#### Exercise objective:
Of the entries below, return exactly those lines that fall between the one containing "Une fille chinoise" and the one containing "Statistiken presenterades som", the two end lines included.

#### Given records:

——

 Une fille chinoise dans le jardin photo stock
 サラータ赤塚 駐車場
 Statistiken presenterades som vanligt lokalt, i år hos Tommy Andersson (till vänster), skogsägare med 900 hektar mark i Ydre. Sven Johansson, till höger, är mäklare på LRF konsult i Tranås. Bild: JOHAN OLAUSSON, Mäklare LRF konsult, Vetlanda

——

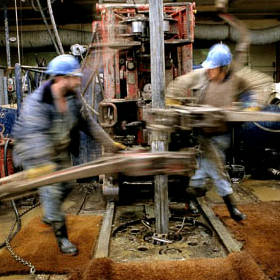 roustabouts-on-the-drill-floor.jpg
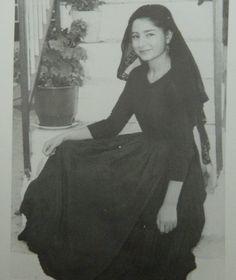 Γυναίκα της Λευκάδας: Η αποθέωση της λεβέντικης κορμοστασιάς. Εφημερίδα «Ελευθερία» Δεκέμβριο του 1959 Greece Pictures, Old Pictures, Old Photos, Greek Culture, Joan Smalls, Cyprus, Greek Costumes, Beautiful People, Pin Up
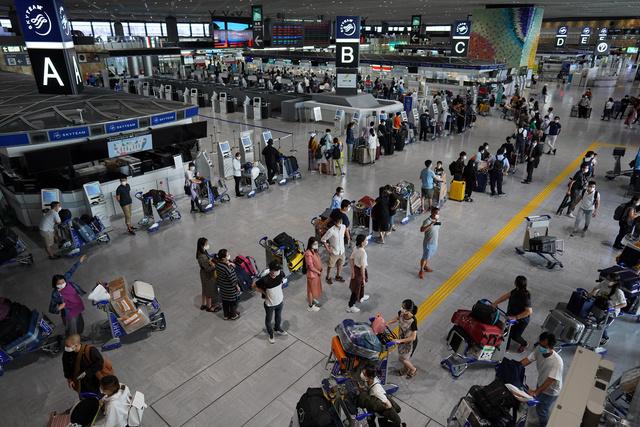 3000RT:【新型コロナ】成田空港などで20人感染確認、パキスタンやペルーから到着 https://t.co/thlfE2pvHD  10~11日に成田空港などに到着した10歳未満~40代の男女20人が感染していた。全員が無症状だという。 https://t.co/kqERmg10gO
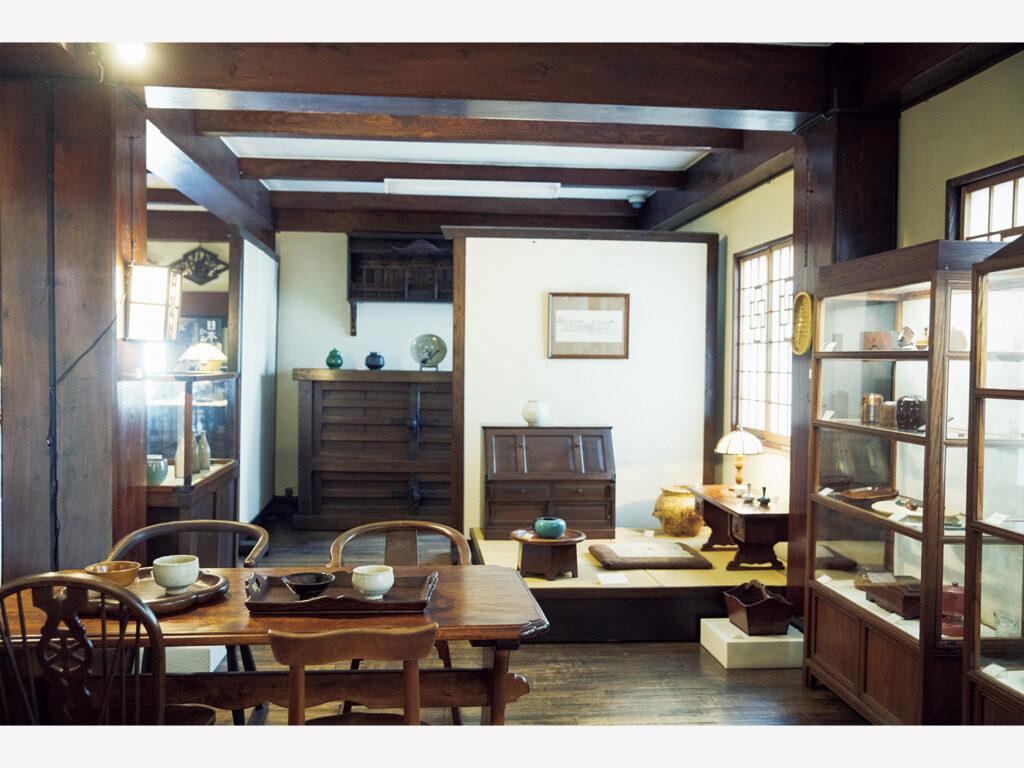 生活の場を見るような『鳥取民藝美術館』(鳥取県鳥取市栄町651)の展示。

——

#### Written reply:
 Une fille chinoise dans le jardin photo stock
 サラータ赤塚 駐車場
 Statistiken presenterades som vanligt lokalt, i år hos Tommy Andersson (till vänster), skogsägare med 900 hektar mark i Ydre. Sven Johansson, till höger, är mäklare på LRF konsult i Tranås. Bild: JOHAN OLAUSSON, Mäklare LRF konsult, Vetlanda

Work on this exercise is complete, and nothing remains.